▶ **PROBLEMS TO SOLVE**
a – In the text on the Shore-MT repeat script, write out the part starting with "The benchmark parameters" and going on through "will be created.", substituting "results folder" for "output directory".
b – According to the text on the Shore-MT repeat script, how many benchmark runs does the example experiment perform in total?

▶ **SELECTED EXCERPT**

Note that the compilation flag
KEEP_LOG_PARTITIONS can be used in Shore-MT to disable the deletion of log files and keep the complete history of a benchmark run.
Just be aware that the log volume grows very fast into the gigabyte range.
A second parameter that can be supplied is
--inspect-log, which will execute the loginspect program on the log after each benchmark run and save its output.
The program is described further below in more detail.
To understand the parameters in more detail, consider the following example:
repeat.sh \ --iterations 2 \ --var CHKPT_FREQ \ --range "2 5 10" \ --inspect-log \ --outdir /home/csauer/runtime/shore/experiment \ defaults.sh
Which gives the following output:
Iterations = 2 Var name = CHKPT_FREQ Range = 2 5 10 ==== Iteration 1 of 2 ==== Running with CHKPT_FREQ = 2 Running with CHKPT_FREQ = 5 Running with CHKPT_FREQ = 10 Saving experiment results to /home/csauer/runtime/shore/experiment/rep1 ==== Iteration 2 of 2 ==== Running with CHKPT_FREQ = 2 Running with CHKPT_FREQ = 5 Running with CHKPT_FREQ = 10 Saving experiment results to /home/csauer/runtime/shore/experiment/rep2
This experiment will perform 3 benchmark runs with the checkpoint frequency parameter set to 2, 5, and 10, respectively. Since 2 iterations were requested, there will be a total of 6 runs, so that we have two sample values for each checkpoint frequency.
The benchmark parameters will be read from the file
defaults.sh, exept for
CHKPT_FREQ which will be overriden by the repeat script.
--inspect-log will trigger the loginspect program (see below) after each benchmark run.
All traces and logs generated, including the output of the log inspector, and the log files if
--save-log is specified, will be stored in the output directory, in this case
Below we give a brief description of how files are organized in this directory.
The output directory of the example above will have the following layout after execution of the script:
For each iteration, a folder
repN will be created.
If the same experiment (i.e., the same output directory) was also used in an earlier invocation, the folders will be created using the lowest non-existing number.
This allows the same experiment to be performed over different invocations, e.g., every night for 5 days.
Inside each rep folder, one
trace_* folder is created for each value assumed by the experiment variable, in this case the checkpoit frequencies 2, 5, and 10.
Finally, all files output by the benchmark run are saved in the trace folder.

▶ **RECORDED INFORMATION**

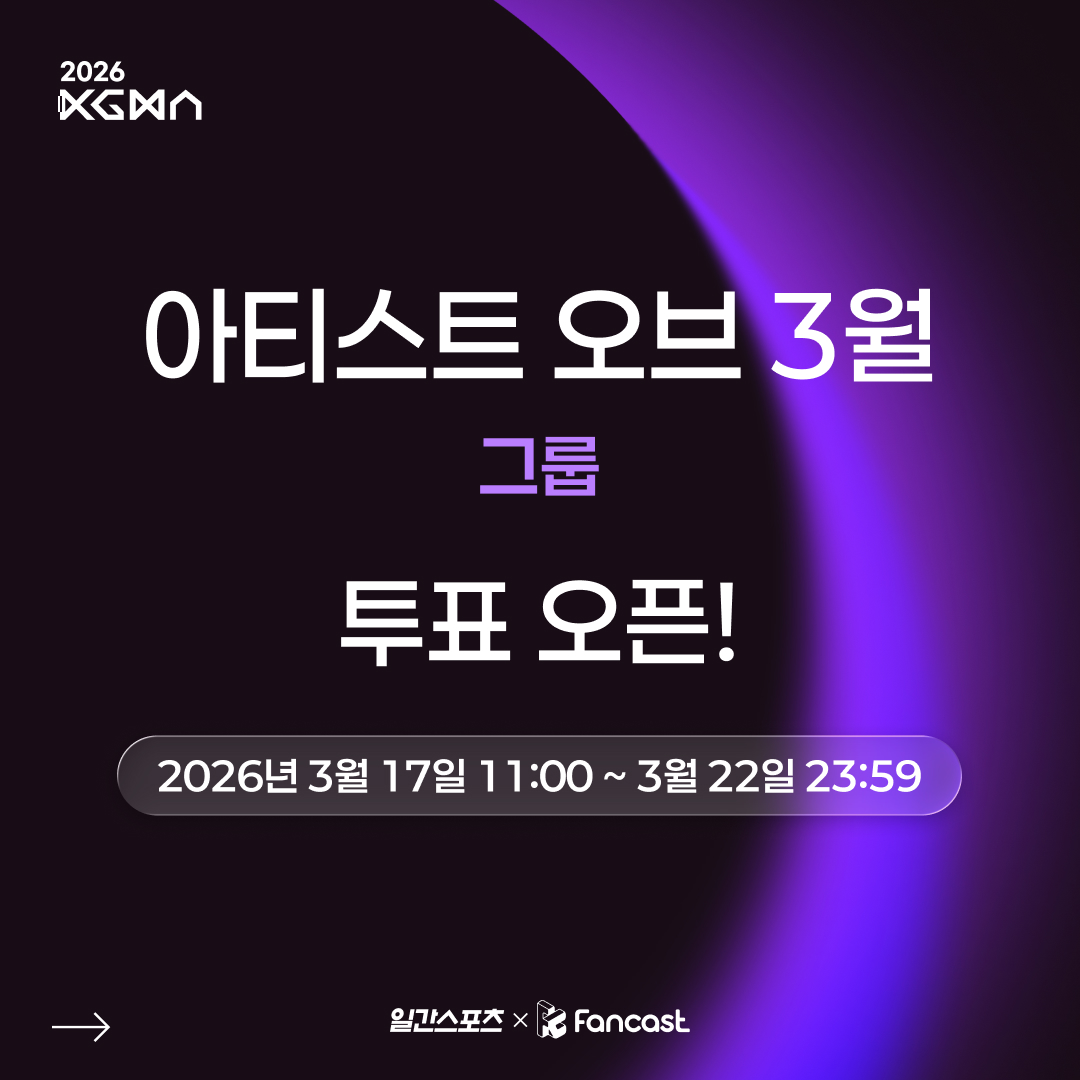 팬캐스트 Fancast tweet media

▶ **RESPONSES FOR EACH TASK**
a –
The benchmark parameters will be read from the file
defaults.sh, exept for
CHKPT_FREQ which will be overriden by the repeat script.
--inspect-log will trigger the loginspect program (see below) after each benchmark run.
All traces and logs generated, including the output of the log inspector, and the log files if
--save-log is specified, will be stored in the results folder, in this case
Below we give a brief description of how files are organized in this directory.
The results folder of the example above will have the following layout after execution of the script:
For each iteration, a folder
repN will be created.

b – Six runs.